Saat 8.30’a doğru Viranşehir’e girdik. Kahvaltı yapacağımız bir park bulduk. Kahvaltı sonrası Kızıltepe’yi geçtik. Mardin’e uğramadan İpek Yolu üzerinde, ünlü Antik Kent Dara’yı gezdik.(Mardin’e 30 km. Ana yola 1 km gibi) İpek Yolu Adana tarafından gelen Irak’a doğru uzanan, bol tırların geçtiği bir yol. Dara’da su sarnıçları, mezarlıklar ve mağaralar mutlaka görülmeli. M.S 505 de Sasanilere karşı yapılan bir Doğu Roma şehri. Dara’dan sonra Mardin tarafına geri döndük. Zaten navigasyon sizi yönlendiriyor. Mardin girişinde Süryani Manastırı ünlü Deyrus Zaferanı ziyaret ettik. Burada benim için en dikkat çeken durum, anlatıcı gencin, ‘biz 2000 yıl önce güneşe tapıyorduk, Hz. İsa ile inanmaya başladık’ demesiydi.
Manastır’dan sonra Mardin de öğretmenlik yapan oğlum ile Kasımiye Medresesinde buluştuk. Gezimizin bundan sonraki kısmında bize rehberlik yaptı. Bir dağ yamacında olan eski Mardin de iki cadde var. Kaleye yakın olan birinci cadde dar, ama en çok kalabalığın olduğu, alışverişin yapıldığı, yürüyerek gezilmesi gereken bir yer, ikinci cadde yeni. Birinci caddede Mardin’in meşhur Dibek Kahvesi ve dışı değişik renklerde boyalı badem şekeri alınabilir.( Artuk Bey şekercisinden).

_Görev_.
Mardin gezisini anlatan metinde Dara'da mutlaka görülmesi gerektiği belirtilen yerleri sıralayın. Ardından gelen listeye gerek yoktur.

_Veriler_.
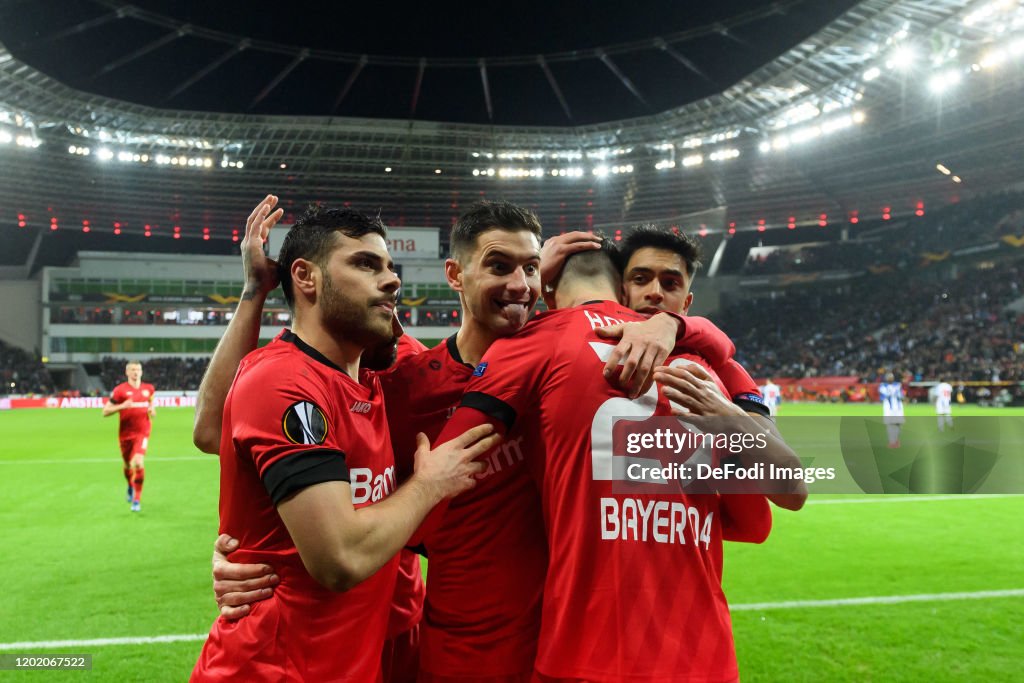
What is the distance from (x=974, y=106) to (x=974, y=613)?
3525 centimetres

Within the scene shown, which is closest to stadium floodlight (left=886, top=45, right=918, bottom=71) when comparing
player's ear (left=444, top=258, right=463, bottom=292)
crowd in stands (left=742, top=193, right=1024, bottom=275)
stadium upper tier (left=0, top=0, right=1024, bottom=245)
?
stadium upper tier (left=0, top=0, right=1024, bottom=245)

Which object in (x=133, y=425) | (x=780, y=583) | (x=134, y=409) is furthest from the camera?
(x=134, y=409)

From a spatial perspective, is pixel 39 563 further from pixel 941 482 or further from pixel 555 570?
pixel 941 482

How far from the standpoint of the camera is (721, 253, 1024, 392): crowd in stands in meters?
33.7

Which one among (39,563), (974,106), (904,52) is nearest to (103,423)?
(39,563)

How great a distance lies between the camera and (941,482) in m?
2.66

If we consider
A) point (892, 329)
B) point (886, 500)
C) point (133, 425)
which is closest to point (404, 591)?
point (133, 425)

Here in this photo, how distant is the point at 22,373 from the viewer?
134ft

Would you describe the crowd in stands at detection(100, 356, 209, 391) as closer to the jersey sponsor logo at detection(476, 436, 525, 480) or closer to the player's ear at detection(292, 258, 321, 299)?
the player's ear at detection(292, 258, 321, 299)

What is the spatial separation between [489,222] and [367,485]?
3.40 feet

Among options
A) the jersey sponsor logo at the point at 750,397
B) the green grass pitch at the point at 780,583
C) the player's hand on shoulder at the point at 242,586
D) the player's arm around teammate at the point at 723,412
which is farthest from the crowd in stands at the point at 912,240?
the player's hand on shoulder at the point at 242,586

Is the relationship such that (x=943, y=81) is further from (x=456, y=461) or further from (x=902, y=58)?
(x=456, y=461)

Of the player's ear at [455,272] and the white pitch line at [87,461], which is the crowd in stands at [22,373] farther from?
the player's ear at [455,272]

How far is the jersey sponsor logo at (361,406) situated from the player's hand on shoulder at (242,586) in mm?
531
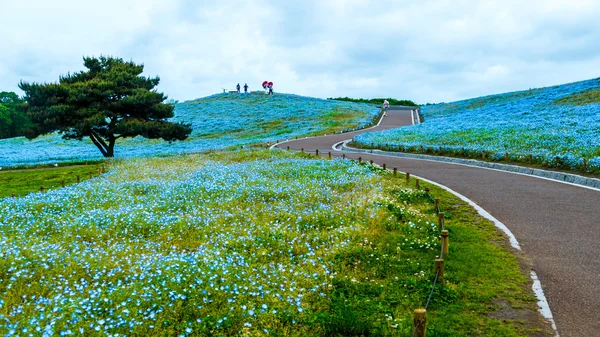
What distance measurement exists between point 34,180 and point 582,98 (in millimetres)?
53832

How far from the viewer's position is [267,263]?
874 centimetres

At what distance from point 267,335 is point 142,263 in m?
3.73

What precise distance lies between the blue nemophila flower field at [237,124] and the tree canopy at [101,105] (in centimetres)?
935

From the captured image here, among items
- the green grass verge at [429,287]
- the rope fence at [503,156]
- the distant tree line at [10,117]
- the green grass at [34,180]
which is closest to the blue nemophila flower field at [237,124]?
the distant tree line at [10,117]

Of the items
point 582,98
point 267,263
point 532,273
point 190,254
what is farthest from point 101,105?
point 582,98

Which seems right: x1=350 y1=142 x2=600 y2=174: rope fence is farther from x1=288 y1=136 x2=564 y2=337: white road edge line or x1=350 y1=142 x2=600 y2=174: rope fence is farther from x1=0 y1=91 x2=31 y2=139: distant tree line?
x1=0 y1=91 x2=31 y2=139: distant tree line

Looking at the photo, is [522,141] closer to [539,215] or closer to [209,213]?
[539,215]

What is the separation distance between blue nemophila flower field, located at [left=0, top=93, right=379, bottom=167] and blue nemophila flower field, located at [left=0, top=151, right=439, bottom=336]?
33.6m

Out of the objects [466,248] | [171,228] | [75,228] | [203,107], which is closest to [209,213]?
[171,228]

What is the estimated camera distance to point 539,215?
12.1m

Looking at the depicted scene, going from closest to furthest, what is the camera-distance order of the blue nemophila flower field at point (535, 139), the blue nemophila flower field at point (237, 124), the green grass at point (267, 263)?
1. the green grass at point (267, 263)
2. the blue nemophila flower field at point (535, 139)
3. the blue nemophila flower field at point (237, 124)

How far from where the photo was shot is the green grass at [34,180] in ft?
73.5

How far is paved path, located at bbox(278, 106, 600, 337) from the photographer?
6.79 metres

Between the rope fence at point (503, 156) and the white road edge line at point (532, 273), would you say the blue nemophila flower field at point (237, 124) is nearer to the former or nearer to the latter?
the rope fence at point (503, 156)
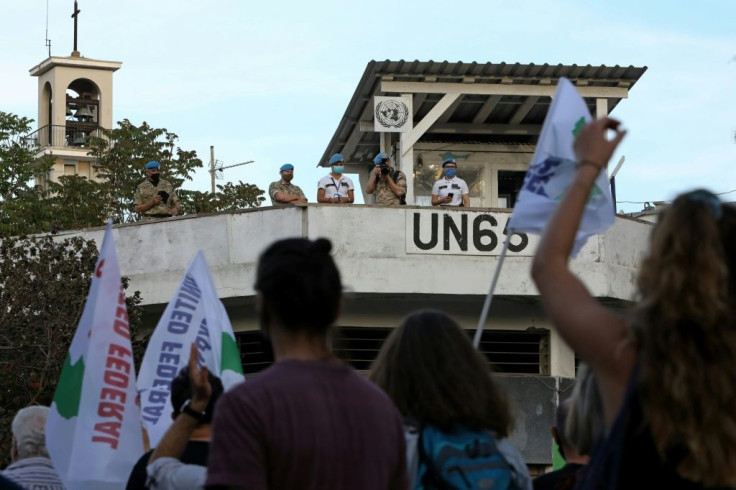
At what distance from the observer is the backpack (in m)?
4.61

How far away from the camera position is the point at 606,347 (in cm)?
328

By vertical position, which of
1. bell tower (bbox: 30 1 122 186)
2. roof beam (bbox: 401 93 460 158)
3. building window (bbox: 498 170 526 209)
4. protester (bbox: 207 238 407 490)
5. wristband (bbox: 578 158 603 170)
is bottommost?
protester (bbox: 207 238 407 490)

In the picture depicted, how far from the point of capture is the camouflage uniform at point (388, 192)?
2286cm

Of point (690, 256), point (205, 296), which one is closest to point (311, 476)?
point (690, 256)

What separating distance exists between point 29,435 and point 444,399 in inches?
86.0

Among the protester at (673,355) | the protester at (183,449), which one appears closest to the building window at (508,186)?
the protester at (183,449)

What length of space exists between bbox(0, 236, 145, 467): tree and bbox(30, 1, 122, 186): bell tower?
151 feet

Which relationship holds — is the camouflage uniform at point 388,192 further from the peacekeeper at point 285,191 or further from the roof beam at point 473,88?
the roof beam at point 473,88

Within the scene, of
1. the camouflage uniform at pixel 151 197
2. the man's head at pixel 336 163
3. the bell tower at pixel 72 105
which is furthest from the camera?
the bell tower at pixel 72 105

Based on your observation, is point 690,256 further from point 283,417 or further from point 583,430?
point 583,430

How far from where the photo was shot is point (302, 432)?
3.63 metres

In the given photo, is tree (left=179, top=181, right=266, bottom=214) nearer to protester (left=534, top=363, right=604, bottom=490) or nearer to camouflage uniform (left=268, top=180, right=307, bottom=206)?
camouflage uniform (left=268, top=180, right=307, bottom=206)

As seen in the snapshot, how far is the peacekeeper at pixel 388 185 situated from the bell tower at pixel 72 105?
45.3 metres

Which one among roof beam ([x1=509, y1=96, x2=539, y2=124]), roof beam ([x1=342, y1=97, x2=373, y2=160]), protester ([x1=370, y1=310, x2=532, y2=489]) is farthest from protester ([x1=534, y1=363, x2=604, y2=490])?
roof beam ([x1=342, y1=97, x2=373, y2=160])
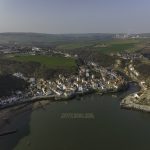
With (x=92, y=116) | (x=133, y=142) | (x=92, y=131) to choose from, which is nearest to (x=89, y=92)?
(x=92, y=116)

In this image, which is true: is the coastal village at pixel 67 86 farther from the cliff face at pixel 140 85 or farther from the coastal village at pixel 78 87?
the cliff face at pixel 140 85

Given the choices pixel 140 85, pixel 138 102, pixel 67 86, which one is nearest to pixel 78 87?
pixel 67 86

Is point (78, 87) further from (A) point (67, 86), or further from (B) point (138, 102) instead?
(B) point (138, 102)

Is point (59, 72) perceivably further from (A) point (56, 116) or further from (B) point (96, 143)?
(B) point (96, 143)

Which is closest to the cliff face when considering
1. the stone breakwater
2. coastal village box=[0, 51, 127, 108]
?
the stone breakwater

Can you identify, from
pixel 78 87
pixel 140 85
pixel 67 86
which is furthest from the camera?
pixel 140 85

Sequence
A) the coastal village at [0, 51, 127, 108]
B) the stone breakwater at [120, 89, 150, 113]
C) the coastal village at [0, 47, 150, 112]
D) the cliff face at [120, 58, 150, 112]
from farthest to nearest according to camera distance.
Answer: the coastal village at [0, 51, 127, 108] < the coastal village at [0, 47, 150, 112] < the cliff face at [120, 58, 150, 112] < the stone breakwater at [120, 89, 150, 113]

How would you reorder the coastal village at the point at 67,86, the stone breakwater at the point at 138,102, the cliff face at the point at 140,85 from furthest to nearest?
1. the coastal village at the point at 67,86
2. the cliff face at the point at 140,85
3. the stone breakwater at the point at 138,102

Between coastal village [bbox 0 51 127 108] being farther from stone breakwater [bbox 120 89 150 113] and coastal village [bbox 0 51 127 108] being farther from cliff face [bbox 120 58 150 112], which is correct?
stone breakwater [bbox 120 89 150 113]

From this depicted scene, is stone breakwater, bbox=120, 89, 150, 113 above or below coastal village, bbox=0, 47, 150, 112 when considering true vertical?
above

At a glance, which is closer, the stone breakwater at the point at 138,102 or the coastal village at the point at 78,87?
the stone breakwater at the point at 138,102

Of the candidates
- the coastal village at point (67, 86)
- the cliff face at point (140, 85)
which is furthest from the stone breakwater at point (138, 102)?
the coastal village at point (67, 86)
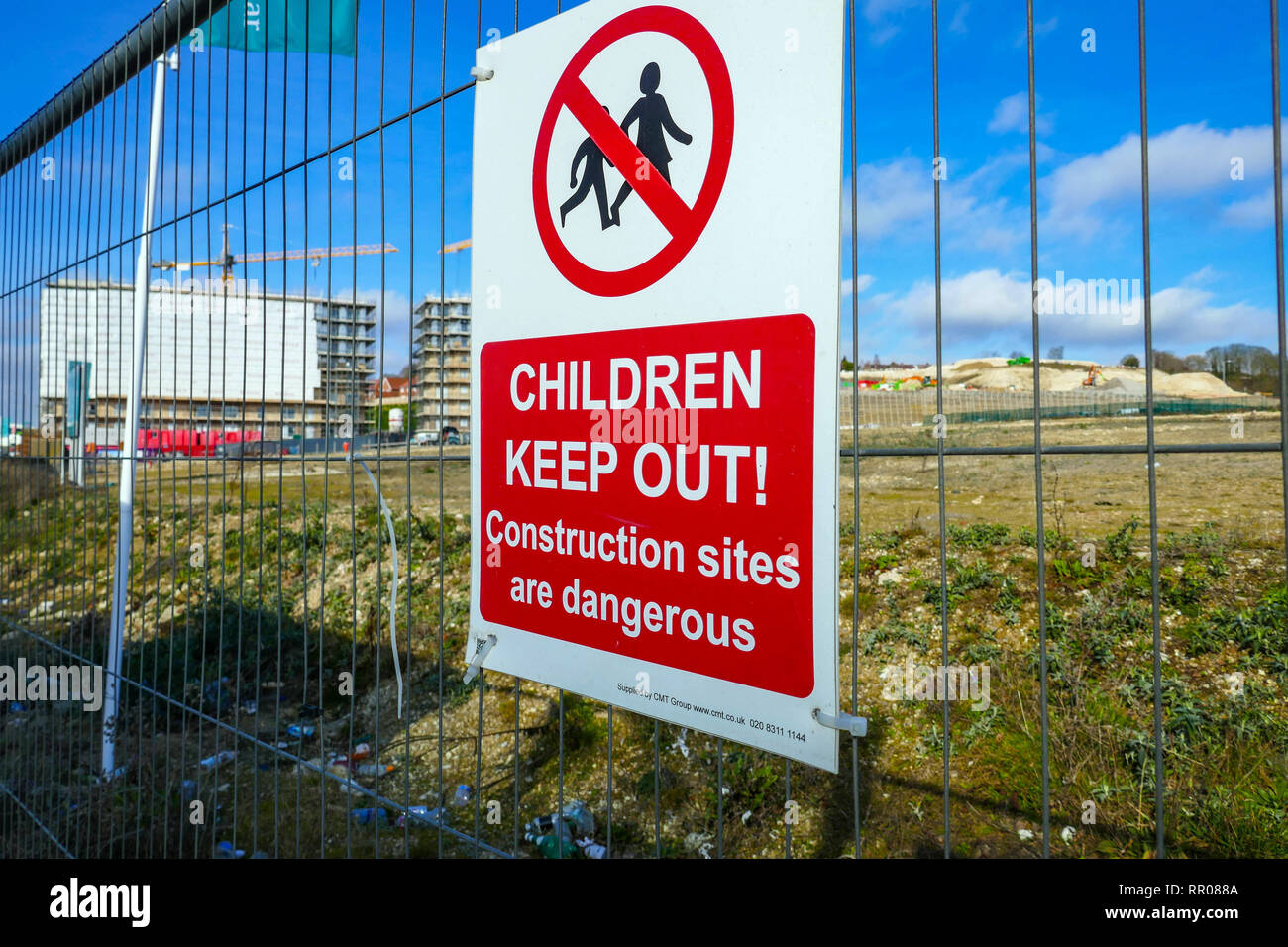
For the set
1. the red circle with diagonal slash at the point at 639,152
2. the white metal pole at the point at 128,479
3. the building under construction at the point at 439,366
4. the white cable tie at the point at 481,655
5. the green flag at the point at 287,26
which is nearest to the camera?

_Yanıt_.
Su sarnıçları, mezarlıklar ve mağaralar.